── Page excerpt

It’s at this point he stumbles across an ad in the local paper inviting people to join the Ku Klux Klan. And just as quickly, he picks up the phone and denigrates his own race to a voice with no clue that he’s talking to his sworn enemy. They like him. They want him to join. And they want to meet him in person. That last part proves problematic, but with the blessing of his commanding officer, Stallworth hooks up with seasoned detective Flip Zimmerman (Adam Driver) to play the face to his voice. And there we have it: a black man and a Jew infiltrate the KKK. And it all really happened. It’s tough to imagine a better director than Spike Lee to bring it to the screen.

In due time, Stallworth finds himself on the phone with the Grand Wizard of the KKK, David Duke (Topher Grace, calm and assured in his monstrosity). Duke’s aim in all of this is to make the KKK a more palatable, acceptable-to-the-mainstream sort of hate group. He’s not really a Grand Wizard – he’s the “National Director.” And he doesn’t wear white robes and pointed hats, but rather suits and ties. He shows interest in Stallworth and his local chapter, a cell of white supremacists representing an intriguing mix of the old and the new. The crazy and violent backwoods hicks who shoot minstrel caricatures for target practice and hoot and holler at a screening of “Birth of a Nation” seem at odds with the more lowkey cosmopolitan types who want to live in a world where overt white supremacy is accepted as an ideology of respectable people who don’t have to hide in the shadows.

Washington, his afro a perfect halo, is the ideal leading man for a Spike Lee joint. He’s perfectly at home amidst the heightened style as well as the serious turns that cut through and make you choke on your laughs. Driver continues to be one of the most magnetic stars working today, hesitant at first to go along with Stallworth’s scheme until he sees the true depth of malice in the group in which he needs to convince he belongs. Fans of last year’s “I, Tonya” will certainly recognize Paul Walter Hauser, who in just two films has managed to corner the market on oversized bumbling idiots who steal every scene but aren’t one-dimensional comedy sketches. He’s aces here once again.

────
── Rows

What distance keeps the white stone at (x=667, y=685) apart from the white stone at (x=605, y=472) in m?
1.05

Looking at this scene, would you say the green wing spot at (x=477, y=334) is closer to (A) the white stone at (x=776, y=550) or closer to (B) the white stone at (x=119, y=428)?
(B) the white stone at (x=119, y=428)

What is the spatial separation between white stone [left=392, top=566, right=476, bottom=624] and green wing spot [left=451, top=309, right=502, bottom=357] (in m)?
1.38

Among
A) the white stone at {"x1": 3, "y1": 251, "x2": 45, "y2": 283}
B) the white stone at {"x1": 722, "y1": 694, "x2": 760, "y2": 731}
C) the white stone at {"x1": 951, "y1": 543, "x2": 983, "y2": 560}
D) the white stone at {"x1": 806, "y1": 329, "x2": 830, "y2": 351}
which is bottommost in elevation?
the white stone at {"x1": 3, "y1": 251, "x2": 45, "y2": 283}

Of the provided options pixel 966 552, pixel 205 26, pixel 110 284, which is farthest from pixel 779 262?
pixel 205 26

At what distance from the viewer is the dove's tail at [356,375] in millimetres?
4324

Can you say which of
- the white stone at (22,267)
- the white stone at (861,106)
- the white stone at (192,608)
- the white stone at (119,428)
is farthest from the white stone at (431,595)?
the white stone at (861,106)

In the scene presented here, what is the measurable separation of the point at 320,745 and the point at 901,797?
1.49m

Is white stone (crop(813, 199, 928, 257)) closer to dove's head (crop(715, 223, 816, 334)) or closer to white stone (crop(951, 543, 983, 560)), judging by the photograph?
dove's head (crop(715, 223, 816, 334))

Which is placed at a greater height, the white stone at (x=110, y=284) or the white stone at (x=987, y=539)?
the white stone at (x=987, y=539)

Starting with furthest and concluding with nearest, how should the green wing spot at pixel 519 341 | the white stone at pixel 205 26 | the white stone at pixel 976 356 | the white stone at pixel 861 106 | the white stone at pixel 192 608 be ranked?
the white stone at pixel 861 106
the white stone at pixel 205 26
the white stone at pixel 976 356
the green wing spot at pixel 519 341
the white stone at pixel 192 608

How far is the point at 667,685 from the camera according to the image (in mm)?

────

# Challenges
1 - Reproduce the passage of the film review that begins at the words "In due time, Stallworth" and stops after "in the shadows.".
2 - Answer these questions about the film review, marking each answer to match:
(a) Which actor plays detective Flip Zimmerman?
(b) What title does David Duke use instead of Grand Wizard?
(c) In which film from the previous year will fans recognize Paul Walter Hauser?
3 - Go on with the film review after its final sentence, writing one more paragraph in the same voice.

# Answer list
1 -
In due time, Stallworth finds himself on the phone with the Grand Wizard of the KKK, David Duke (Topher Grace, calm and assured in his monstrosity). Duke’s aim in all of this is to make the KKK a more palatable, acceptable-to-the-mainstream sort of hate group. He’s not really a Grand Wizard – he’s the “National Director.” And he doesn’t wear white robes and pointed hats, but rather suits and ties. He shows interest in Stallworth and his local chapter, a cell of white supremacists representing an intriguing mix of the old and the new. The crazy and violent backwoods hicks who shoot minstrel caricatures for target practice and hoot and holler at a screening of “Birth of a Nation” seem at odds with the more lowkey cosmopolitan types who want to live in a world where overt white supremacy is accepted as an ideology of respectable people who don’t have to hide in the shadows.

2 -
(a) Adam Driver
(b) "National Director"
(c) "I, Tonya"

3 -
When Washington is front and center, the movie has the swagger of the types of Blaxploitation films and characters that Stallworth discusses with Patrice as their relationship deepens. Things take on a far more sinister tone when the focus shifts to Flip in the field, walking the razor’s edge surrounded by lunatics brandishing loaded guns and discussing their hatred of Jews and blacks without knowing that they’ve been talking to a black man on the phone and inviting a man named Zimmerman into their houses. And as some of the more unstable members of the chapter plan an attack on an event attended by Patrice, the stakes ramp up quickly in the third act.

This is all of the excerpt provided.